We can also specifically look for spatially aggregated genes that with patterns that are consistent across sections. To do this, we will create a new binary weight matrix that specially connects probe spots across adjacent tissue sections. Two probe spots will have a weight of 1 if they are within the k mutual nearest neighbors in space across two sections. We can then use this new binary weight matrix to identify spatially aggregated genes that are aggregated across sections.

# K-mutual nearest neighbors across sections
cw <- getCrossLayerNeighbors(posList, k=3)
# Look for genes exhibiting spatial autocorrelation across layers
I <- getSpatialPatterns(mat, cw)
results.filter <- filterSpatialPatterns(mat = mat,
                                        I = I,
                                        w = cw,
                                        adjustPv = TRUE,
                                        alpha = 0.05,
                                        minPercentCells = 0.05/4,
                                        verbose = TRUE)

## Number of significantly autocorrelated genes: 85

## ...driven by > 9.5875 cells: 79

cross <- list(I=I, sig.genes=results.filter)
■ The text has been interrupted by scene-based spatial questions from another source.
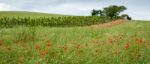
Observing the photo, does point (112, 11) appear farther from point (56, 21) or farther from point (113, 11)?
point (56, 21)

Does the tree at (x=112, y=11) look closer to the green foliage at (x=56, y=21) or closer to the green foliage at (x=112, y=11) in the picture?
the green foliage at (x=112, y=11)

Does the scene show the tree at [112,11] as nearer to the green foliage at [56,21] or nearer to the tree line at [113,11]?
the tree line at [113,11]

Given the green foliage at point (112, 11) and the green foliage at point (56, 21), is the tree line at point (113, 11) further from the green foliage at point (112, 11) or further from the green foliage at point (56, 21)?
the green foliage at point (56, 21)

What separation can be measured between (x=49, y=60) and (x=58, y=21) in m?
40.4

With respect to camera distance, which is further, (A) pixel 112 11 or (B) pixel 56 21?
(A) pixel 112 11

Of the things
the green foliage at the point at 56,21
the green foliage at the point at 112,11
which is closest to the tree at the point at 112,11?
the green foliage at the point at 112,11

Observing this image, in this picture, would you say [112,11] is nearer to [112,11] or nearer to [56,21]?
[112,11]

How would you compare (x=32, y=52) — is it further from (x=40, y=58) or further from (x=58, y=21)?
(x=58, y=21)

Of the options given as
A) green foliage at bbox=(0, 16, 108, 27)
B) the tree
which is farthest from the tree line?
green foliage at bbox=(0, 16, 108, 27)

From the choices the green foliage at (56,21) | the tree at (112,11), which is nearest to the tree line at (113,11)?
the tree at (112,11)

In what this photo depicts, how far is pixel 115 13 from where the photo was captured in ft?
233

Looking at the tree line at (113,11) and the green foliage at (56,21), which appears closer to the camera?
the green foliage at (56,21)

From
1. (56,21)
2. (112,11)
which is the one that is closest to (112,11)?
(112,11)

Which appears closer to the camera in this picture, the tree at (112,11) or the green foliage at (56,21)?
the green foliage at (56,21)
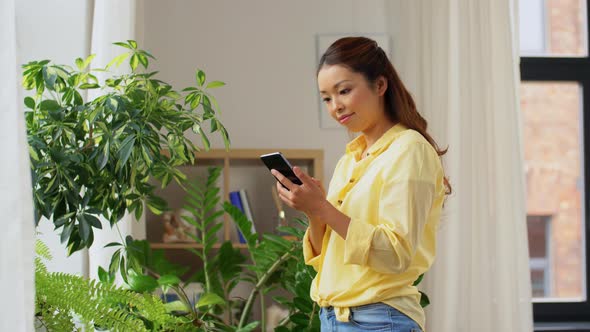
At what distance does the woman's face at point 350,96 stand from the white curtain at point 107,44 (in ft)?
3.92

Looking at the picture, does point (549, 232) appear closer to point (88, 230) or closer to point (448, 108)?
point (448, 108)

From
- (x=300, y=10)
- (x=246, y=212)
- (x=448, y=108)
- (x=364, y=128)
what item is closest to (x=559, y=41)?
(x=448, y=108)

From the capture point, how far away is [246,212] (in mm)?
3555

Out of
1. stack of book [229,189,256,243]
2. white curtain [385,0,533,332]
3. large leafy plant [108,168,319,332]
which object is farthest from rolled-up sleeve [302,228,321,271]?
white curtain [385,0,533,332]

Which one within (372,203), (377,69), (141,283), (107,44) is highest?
(107,44)

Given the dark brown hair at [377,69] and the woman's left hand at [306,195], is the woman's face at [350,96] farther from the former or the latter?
the woman's left hand at [306,195]

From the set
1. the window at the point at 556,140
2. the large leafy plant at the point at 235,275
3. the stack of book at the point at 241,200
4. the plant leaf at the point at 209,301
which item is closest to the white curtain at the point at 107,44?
the large leafy plant at the point at 235,275

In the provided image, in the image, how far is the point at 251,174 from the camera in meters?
3.79

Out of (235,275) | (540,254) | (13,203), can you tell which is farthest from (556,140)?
(13,203)

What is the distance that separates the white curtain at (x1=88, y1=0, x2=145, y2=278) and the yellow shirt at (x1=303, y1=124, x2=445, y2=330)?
117 centimetres

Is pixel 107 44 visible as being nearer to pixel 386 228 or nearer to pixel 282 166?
pixel 282 166

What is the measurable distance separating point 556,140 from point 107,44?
2.33m

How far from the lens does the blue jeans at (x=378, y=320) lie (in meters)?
1.55

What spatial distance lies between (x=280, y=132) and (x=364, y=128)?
2.11 m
We can now compare our results from our individual sample analyses and our cross sample analyses. Let’s look at a few genes that are significantly aggregated within multiple sections AND consistent across sections.

gdups <- unlist(list('L1'=L1$sig.genes, 
                     'L2'=L2$sig.genes, 
                     'L3'=L3$sig.genes
))
## genes that are significantly spatially variable in multiple sections
gdups <- gdups[duplicated(gdups)]
## genes that are significantly spatially variable across sections
gcross <- cross$sig.genes
## both 
gall <- intersect(gcross, gdups)
## order by Moran's I
gall <- gall[order(L1$I[gall,]$observed, decreasing=TRUE)]
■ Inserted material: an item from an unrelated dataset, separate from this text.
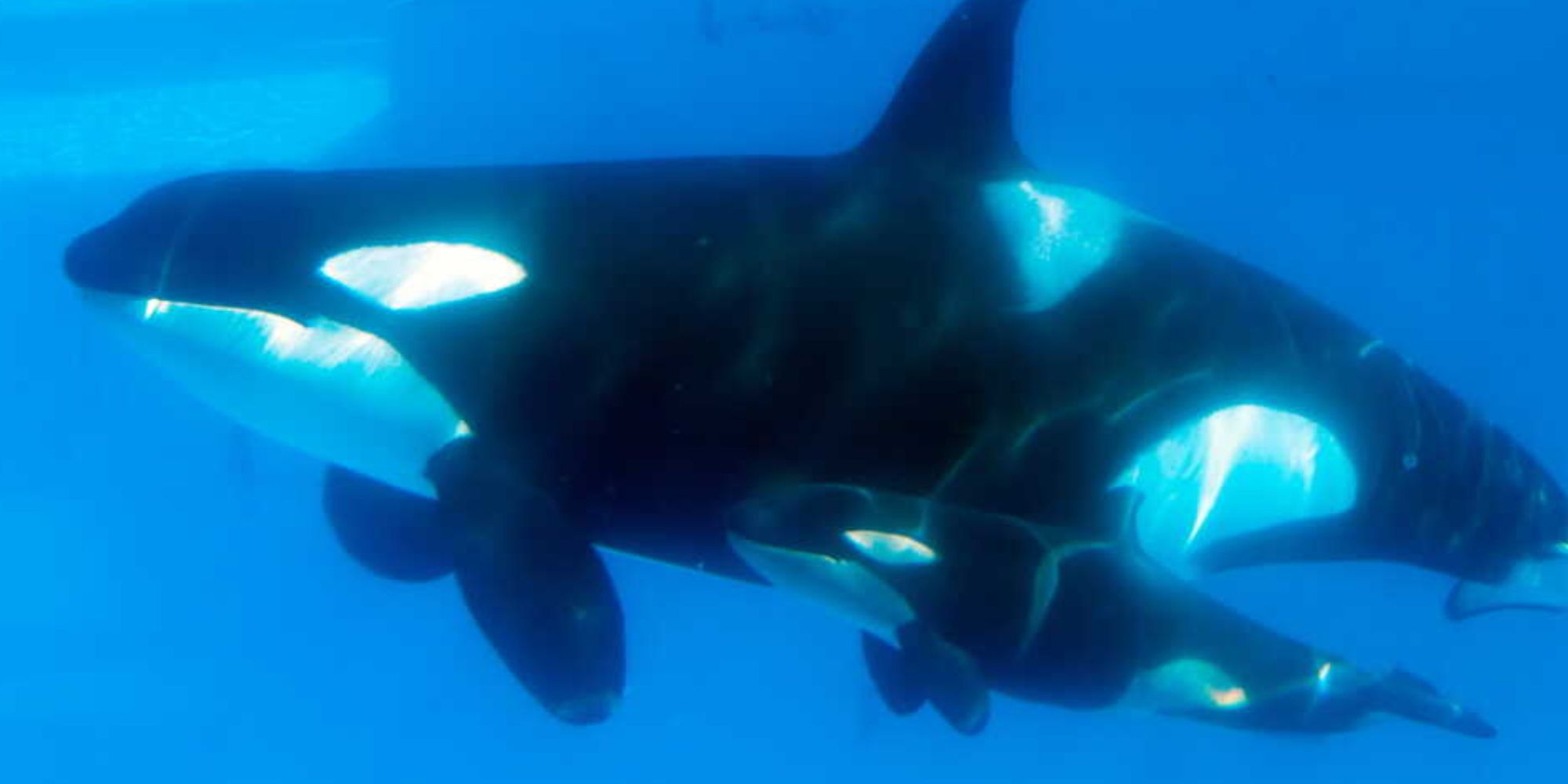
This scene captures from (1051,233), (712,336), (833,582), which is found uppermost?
(1051,233)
# Plot few consistent genes
invisible(lapply(gall[1:2], function(g1) {
  par(mfrow=c(1,3), mar=rep(2,4))
  plotEmbedding(posList[[1]], 
                colors=winsorize(scale(mat[g1, rownames(posList[[1]])])[,1]), 
                main=paste0(g1, '\n section 1'),
                cex=2, verbose=FALSE)
  plotEmbedding(posList[[2]], 
                colors=winsorize(scale(mat[g1, rownames(posList[[2]])])[,1]), 
                main=paste0(g1, '\n section 2'), 
                cex=2, verbose=FALSE)
  plotEmbedding(posList[[3]], 
                colors=winsorize(scale(mat[g1, rownames(posList[[3]])])[,1]), 
                main=paste0(g1, '\n section 3'), 
                cex=2, verbose=FALSE)
}))

Alternatively, we can look at genes that are spatially aggregated within multiple sections but not in a manner that is consistent across sections. Such inconsistent patterns may be indicative of section-specific structures or technical artefacts.

gdiff <- setdiff(gdups, gcross)
gdiff <- gdiff[order(L1$I[gdiff,]$observed, decreasing=TRUE)]

# Plot inconsistent gene
invisible(lapply(gdiff[1], function(g1) {
  par(mfrow=c(1,3), mar=rep(2,4))
  plotEmbedding(posList[[1]], 
                colors=winsorize(scale(mat[g1, rownames(posList[[1]])])[,1]), 
                main=paste0(g1, '\n section 1'),
                cex=2, verbose=FALSE)
  plotEmbedding(posList[[2]], 
                colors=winsorize(scale(mat[g1, rownames(posList[[2]])])[,1]), 
                main=paste0(g1, '\n section 2'), 
                cex=2, verbose=FALSE)
  plotEmbedding(posList[[3]], 
                colors=winsorize(scale(mat[g1, rownames(posList[[3]])])[,1]), 
                main=paste0(g1, '\n section 3'), 
                cex=2, verbose=FALSE)
}))

Additional exercises

  1. Integrate the 4th tissue section.
  2. What primary spatial patterns are marked by genes consistent across sections?
  3. What primary spatial patterns are marked by genes inconsistent across sections?